Monday 5 January 2015

Ordnance Survey Maps - Six-inch England and Wales, 1842-1952

Cross-posted, with a bit of editing, from the Devon History Society: this extremely good resource is worth checking out if you're interested in historical / geographical research for the UK: the Ordnance Survey Maps - Six-inch England and Wales, 1842-1952 website run by the National Library of Scotland.
I don't normally post purely information-y stuff, but this is deeply deeply cool.

Ordnance Survey Maps - Six-inch England and Wales, 1842-1952 offers three basic views:
The comparison maps are georeferenced - that is, adjusted to the same coordinate system - so that you can make very precise identifications of old features in relation to new.

National Library of Scotland Map Images
Low-resolution screenshot for non-commercial illustration purposes

All of these views provide a text search by county or place; measurement tools for distance and area; a choice of background map (Google, Bing, OS, Open Street Map), pop-up map key, and print facility. The site also offers other maps - for instance, one-inch OS maps for several decades - viewable standalone without the overlay, and these can be ordered at reasonable prices as photocopies up to A0 and electronic formats.

The non-commercial Terms of Use are extremely reasonable - "You are welcome to use images, printouts or photocopies of maps for non-commercial, educational and private purposes. This includes use in a free exhibition or lecture, or in a university thesis" - requiring only attribution.
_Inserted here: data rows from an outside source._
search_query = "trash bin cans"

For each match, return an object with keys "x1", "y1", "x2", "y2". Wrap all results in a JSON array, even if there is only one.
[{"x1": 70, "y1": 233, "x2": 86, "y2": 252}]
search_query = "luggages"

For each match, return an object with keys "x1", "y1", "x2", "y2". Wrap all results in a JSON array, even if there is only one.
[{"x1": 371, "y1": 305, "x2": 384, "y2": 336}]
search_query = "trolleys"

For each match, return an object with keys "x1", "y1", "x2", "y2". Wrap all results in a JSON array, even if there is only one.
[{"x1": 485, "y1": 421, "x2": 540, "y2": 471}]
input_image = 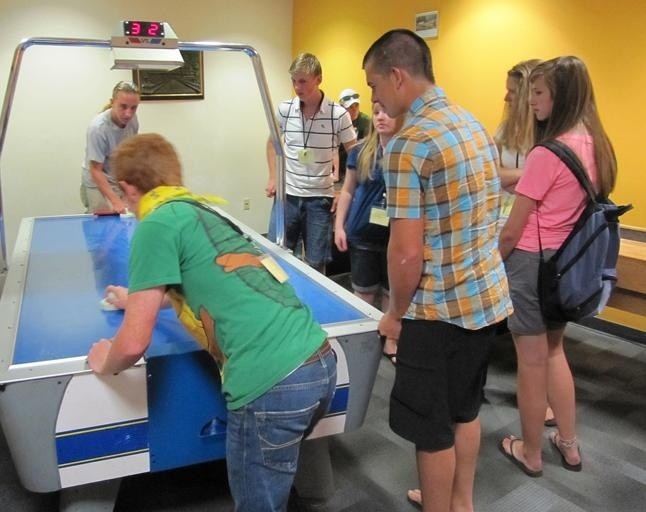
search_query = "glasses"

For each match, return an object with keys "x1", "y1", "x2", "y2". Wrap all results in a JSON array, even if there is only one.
[{"x1": 343, "y1": 94, "x2": 359, "y2": 101}]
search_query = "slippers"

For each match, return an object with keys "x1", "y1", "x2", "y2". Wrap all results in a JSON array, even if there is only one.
[
  {"x1": 548, "y1": 429, "x2": 583, "y2": 471},
  {"x1": 500, "y1": 433, "x2": 544, "y2": 477}
]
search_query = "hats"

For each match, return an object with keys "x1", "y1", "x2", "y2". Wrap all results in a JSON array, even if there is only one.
[{"x1": 339, "y1": 88, "x2": 360, "y2": 108}]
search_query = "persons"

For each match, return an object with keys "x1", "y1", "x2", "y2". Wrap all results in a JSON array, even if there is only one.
[
  {"x1": 357, "y1": 26, "x2": 517, "y2": 511},
  {"x1": 264, "y1": 52, "x2": 356, "y2": 272},
  {"x1": 78, "y1": 78, "x2": 141, "y2": 217},
  {"x1": 331, "y1": 87, "x2": 377, "y2": 185},
  {"x1": 488, "y1": 57, "x2": 574, "y2": 431},
  {"x1": 495, "y1": 55, "x2": 619, "y2": 479},
  {"x1": 82, "y1": 129, "x2": 339, "y2": 510},
  {"x1": 334, "y1": 97, "x2": 405, "y2": 371}
]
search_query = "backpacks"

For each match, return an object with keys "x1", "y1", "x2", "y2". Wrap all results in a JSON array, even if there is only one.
[{"x1": 537, "y1": 194, "x2": 634, "y2": 324}]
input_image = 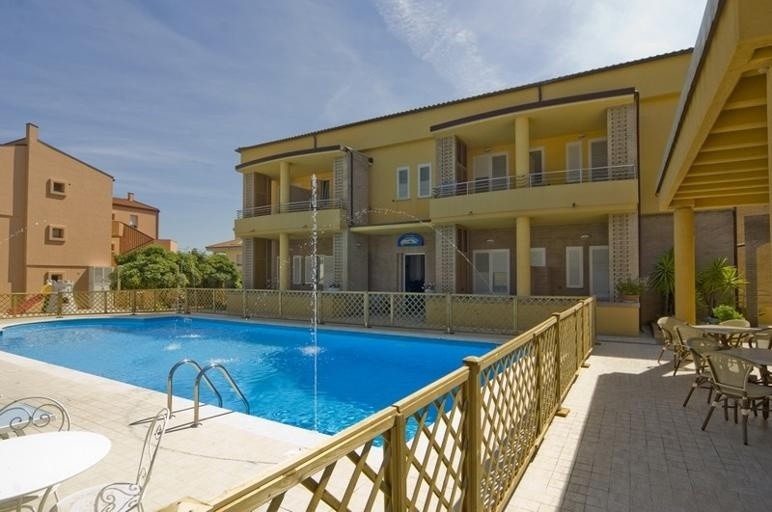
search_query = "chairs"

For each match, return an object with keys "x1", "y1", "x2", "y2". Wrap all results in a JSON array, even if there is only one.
[
  {"x1": 656, "y1": 316, "x2": 772, "y2": 445},
  {"x1": 0, "y1": 396, "x2": 170, "y2": 511}
]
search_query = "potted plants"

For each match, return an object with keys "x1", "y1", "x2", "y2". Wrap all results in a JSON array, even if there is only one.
[
  {"x1": 648, "y1": 245, "x2": 673, "y2": 341},
  {"x1": 614, "y1": 276, "x2": 647, "y2": 302}
]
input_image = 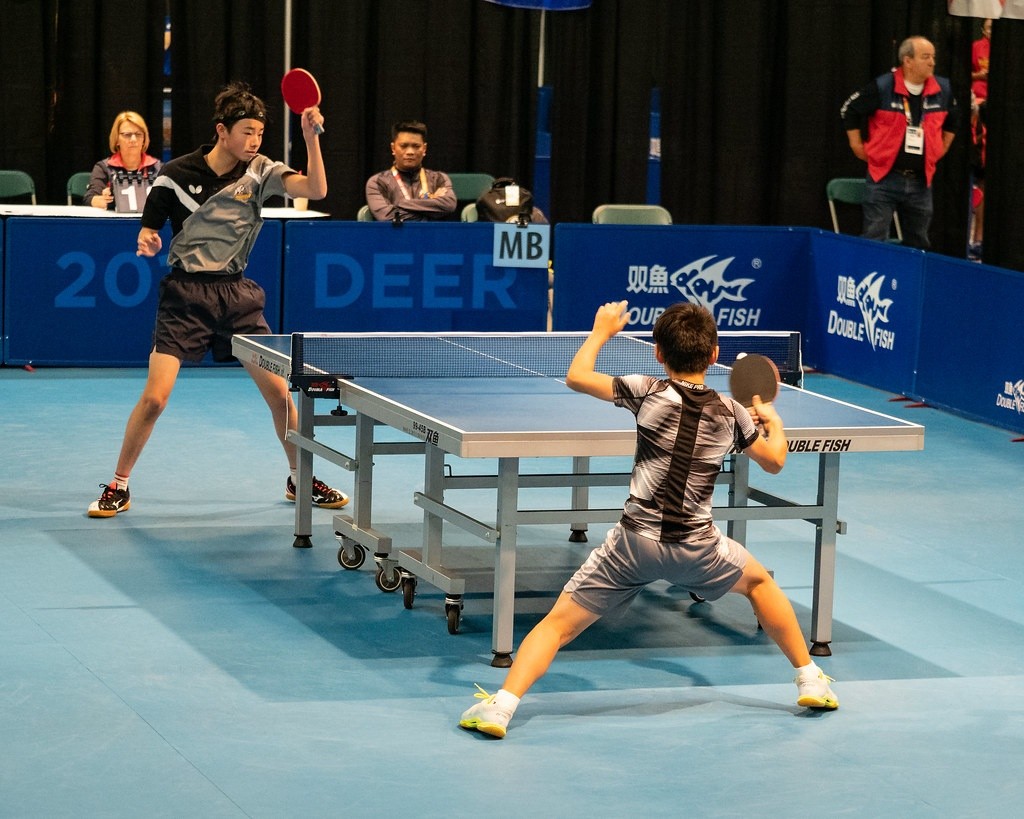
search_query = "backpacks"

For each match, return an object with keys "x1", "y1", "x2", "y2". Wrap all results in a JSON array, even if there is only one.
[{"x1": 476, "y1": 177, "x2": 534, "y2": 222}]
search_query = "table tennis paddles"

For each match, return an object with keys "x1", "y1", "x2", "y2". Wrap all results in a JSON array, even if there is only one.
[
  {"x1": 729, "y1": 353, "x2": 781, "y2": 437},
  {"x1": 281, "y1": 68, "x2": 325, "y2": 135}
]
Low-resolution web publication, of limited size and map extent, is similarly allowed.



Just a few examples of what you can do with it: look at this comparison of Ladram Bay, showing the location of the now-collapsed Ladram Arch; or this one showing old footpaths below Coxe's Cliff near Branscombe (I'm going to check this out); or this one showing the now-overgrown Valley of Rocks at Watcombe; or this one showing the now-defunct hamlet of Blackgang, either destroyed by coastal erosion or incorporated into the Blackgang Chine theme park; or this one showing the Alverstoke House of Industry; or this one showing how old railway lines are still preserved in Gosport footpaths and housing developments.


Note:
I've previously used the semi-commercial Old Maps ("Britain's most comprehensive historical map archive comprising site centred historical maps covering England, Wales and Scotland"), but lately I've become very disappointed with their increasingly anal restrictions on non-commercial use.
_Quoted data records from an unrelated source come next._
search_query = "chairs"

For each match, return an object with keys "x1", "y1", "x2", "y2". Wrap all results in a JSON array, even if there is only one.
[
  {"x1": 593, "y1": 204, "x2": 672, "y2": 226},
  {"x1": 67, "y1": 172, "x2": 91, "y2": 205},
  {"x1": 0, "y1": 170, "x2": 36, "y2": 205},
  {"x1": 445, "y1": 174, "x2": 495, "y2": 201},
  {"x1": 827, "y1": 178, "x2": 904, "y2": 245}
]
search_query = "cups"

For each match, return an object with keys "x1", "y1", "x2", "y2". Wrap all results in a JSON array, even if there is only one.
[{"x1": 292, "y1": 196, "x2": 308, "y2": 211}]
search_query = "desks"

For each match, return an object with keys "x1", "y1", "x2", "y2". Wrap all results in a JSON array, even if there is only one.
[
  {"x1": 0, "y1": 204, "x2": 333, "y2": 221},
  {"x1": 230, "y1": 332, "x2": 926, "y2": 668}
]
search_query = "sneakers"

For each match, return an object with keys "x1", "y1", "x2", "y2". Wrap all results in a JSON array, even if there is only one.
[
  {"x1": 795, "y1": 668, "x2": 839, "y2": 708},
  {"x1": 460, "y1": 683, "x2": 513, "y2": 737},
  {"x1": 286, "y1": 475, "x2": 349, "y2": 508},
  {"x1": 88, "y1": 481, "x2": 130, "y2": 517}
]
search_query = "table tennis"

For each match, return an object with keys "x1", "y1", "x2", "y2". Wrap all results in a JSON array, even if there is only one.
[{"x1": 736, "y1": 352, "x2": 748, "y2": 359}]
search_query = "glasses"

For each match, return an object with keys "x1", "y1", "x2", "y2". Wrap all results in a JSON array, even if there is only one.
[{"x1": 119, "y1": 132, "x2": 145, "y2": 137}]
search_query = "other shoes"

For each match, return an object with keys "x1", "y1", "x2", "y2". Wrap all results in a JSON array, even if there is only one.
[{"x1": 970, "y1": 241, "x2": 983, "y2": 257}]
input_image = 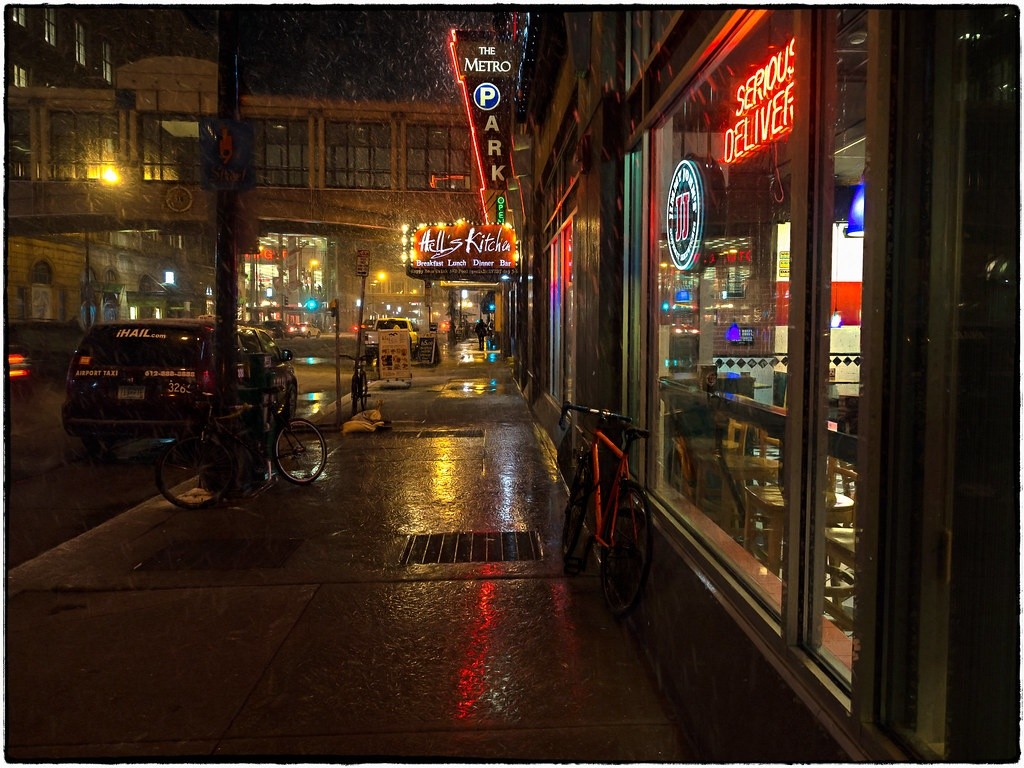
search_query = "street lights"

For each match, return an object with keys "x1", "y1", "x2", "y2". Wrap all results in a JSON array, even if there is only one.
[{"x1": 84, "y1": 167, "x2": 120, "y2": 330}]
You used to be able to view and use (with reasonable conditions on attribution) clips of high-resolution historical Ordnance Survey maps, right down to majorly deep zoom levels, for all their maps of eras dating from the 1860s. As with any such setup, this free use would be subsidised by commercial use. But now they've semi-crippled the non-commercial view. On most of the maps, a screen blank with the message "Subscribe to view mapping at this zoom level" kicks in so soon that you often can't even zoom deeply enough to read smaller location names on the map. The strategy is understandable but shortsighted; people are going to go elsewhere, and I certainly have.

Also check out Oldmapsonline.org - this is a majorly good source ("created by a collaboration between The Great Britain Historical GIS Project based at The University of Portsmouth, UK and Klokan Technologies GmbH, Switzerland") that aggregates a very large collection of historical maps from various online sources such as the Ordnance Survey, A Vision of Britain, the David Rumsey Map Collection, and so on.